The Challenge Specific Agreement (CSA) is one that defines the specific rules for the challenge that the company or research center wants to publish. In particular it is the document where you set the conditions of Intellectual and Industrial Challenge. Please read them carefully.

The Challenge Specific Agreement will be adapted to the type of challenge chosen by the solver (or pre-competitive ideas). There is also the possibility that the company or research center incorporates its own Challenge Specific Agreement. Depending on the type of challenge and in case the company or research center did not include other specific conditions, the general rules of intellectual property of the Challenge will be as follows:

  • Challenge ideas: the company or research center will be granted a royalty-free, perpetual, nonexclusive license to use any information of the solution.
  • Desafíos precompetitivos: El desafío requiere la concesión de sus derechos exclusivos de propiedad intelectual e industrial (PI). Si los derechos de propiedad intelectual no pueden ser transferidos por el solucionador en exclusiva, la empresa podría considerar un acuerdo de licencia para un premio parcial.

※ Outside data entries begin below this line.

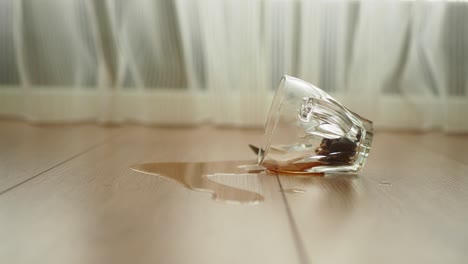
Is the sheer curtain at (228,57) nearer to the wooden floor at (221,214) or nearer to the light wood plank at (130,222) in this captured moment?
the wooden floor at (221,214)

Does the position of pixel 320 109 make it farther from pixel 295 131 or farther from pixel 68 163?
pixel 68 163

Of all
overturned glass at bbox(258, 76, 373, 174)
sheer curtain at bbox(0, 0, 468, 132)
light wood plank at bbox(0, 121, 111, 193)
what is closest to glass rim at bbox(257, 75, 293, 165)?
overturned glass at bbox(258, 76, 373, 174)

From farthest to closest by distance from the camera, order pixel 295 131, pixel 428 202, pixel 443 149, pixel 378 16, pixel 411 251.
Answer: pixel 378 16
pixel 443 149
pixel 295 131
pixel 428 202
pixel 411 251

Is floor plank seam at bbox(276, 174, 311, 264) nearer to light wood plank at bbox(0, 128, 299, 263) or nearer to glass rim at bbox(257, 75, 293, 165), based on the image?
light wood plank at bbox(0, 128, 299, 263)

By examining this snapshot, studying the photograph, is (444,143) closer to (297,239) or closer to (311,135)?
(311,135)

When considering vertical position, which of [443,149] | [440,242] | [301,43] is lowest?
[443,149]

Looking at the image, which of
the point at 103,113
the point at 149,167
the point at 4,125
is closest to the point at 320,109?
the point at 149,167

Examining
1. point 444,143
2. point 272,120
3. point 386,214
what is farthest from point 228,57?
point 386,214

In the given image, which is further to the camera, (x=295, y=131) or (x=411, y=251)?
(x=295, y=131)
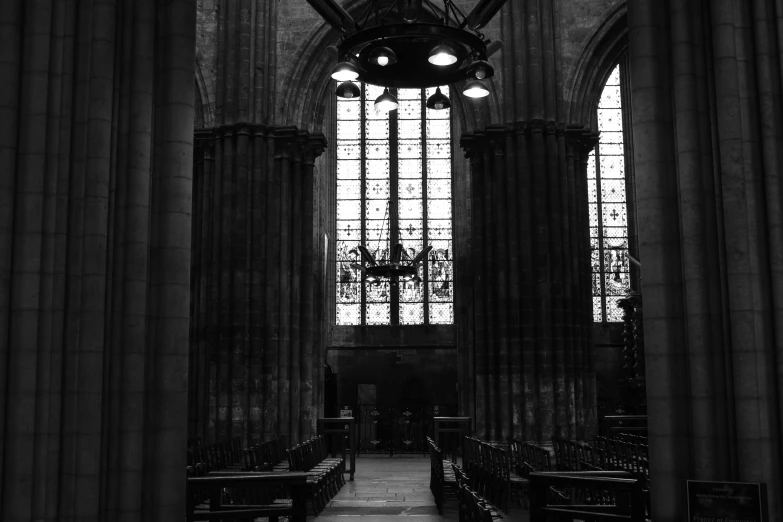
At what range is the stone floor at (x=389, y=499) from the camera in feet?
41.2

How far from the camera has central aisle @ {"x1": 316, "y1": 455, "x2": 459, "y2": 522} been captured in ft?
42.0

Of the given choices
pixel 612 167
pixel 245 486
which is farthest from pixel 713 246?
pixel 612 167

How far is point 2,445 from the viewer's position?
6.47 m

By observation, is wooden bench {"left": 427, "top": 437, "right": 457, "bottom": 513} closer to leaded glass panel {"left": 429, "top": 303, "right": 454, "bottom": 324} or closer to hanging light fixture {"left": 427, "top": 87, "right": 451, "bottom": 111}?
hanging light fixture {"left": 427, "top": 87, "right": 451, "bottom": 111}

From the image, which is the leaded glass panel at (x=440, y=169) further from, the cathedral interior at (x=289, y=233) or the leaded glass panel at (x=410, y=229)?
the cathedral interior at (x=289, y=233)

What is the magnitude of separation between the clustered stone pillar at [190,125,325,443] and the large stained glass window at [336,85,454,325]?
9.25 metres

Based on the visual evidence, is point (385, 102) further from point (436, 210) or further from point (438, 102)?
point (436, 210)

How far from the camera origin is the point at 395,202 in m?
29.8

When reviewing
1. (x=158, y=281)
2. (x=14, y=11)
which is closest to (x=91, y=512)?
(x=158, y=281)

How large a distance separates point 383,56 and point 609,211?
69.5 feet

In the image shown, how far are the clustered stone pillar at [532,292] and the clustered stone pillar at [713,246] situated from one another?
11.5 meters

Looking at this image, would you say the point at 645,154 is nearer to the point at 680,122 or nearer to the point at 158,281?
the point at 680,122

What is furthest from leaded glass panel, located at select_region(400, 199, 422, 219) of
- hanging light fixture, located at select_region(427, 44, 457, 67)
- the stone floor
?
hanging light fixture, located at select_region(427, 44, 457, 67)

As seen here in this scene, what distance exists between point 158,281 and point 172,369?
71 cm
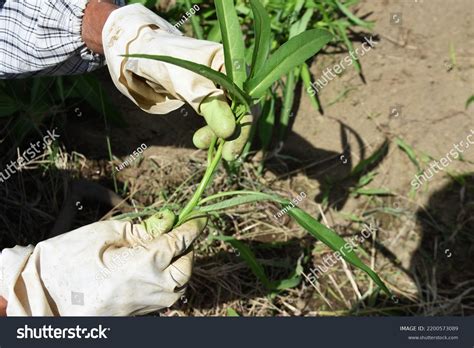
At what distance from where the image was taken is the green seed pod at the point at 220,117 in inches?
49.6

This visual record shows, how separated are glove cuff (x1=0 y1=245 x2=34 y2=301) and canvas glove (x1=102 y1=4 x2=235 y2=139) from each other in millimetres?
421

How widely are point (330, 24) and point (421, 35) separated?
32 centimetres

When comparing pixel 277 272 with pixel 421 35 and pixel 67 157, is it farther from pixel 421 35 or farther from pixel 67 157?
pixel 421 35

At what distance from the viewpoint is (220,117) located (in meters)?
1.27

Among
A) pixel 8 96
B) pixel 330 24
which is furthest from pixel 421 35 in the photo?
pixel 8 96

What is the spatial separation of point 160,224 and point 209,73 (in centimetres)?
39

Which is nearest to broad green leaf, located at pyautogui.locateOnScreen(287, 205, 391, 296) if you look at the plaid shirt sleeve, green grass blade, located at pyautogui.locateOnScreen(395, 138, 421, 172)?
the plaid shirt sleeve

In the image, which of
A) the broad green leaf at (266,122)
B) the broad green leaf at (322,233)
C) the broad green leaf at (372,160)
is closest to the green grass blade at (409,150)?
the broad green leaf at (372,160)

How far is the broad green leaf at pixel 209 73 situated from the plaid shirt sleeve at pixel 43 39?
0.56m

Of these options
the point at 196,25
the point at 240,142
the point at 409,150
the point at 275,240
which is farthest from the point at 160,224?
the point at 409,150

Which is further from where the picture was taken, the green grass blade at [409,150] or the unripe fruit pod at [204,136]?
the green grass blade at [409,150]

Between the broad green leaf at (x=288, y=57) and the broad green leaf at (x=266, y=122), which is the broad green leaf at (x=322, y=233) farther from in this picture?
the broad green leaf at (x=266, y=122)

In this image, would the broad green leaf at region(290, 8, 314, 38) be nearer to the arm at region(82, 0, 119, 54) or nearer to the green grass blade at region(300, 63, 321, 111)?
the green grass blade at region(300, 63, 321, 111)

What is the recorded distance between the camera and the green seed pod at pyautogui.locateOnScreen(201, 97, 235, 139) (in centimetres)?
126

Precompetitive Challenges: The challenge requires granting of exclusive intellectual property rights (IP). If intellectual property rights can not be transferred by the Solver exclusively, the company or research center might consider a licensing agreement for a partial award.

9. Acceptance

Challenges specific agreements that are proposed by the company or research center will be reviewed by e-OpenFunding Management Services Innnovación, SL to check compliance with the Terms of Use of this Web site.